In our study, there was a trend of higher serum calcium level in patients with GG genotype (p = 0.06). We did not find any significant association of GG genotype with 24-h urinary calcium and phosphorus excretion though the 24-h urinary calcium and phosphate excretion was higher in this group. Gurel el al also made a similar observation. The prevalence of AA genotype was reported to be 2–4% in previous studies [19]. Whether the absence of AA genotype in north-western Indian population is a chance finding or a reality needs to be studied.
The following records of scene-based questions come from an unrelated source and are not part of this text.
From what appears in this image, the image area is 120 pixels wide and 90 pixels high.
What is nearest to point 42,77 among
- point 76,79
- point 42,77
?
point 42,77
To the best of our knowledge, the present study is the first to describe the Klotho gene polymorphism in Indian population. Further studies involving other offending genes for renal stone formation would add on to the existing knowledge on genetic implications of urolithiasis.

Conclusion

GG genotype of G396A Klotho gene SNPs is associated with renal stone formation. The G allele carrier is twice at risk of renal stone formation. The absence of AA genotype in north-western Indian population remains a curiosity.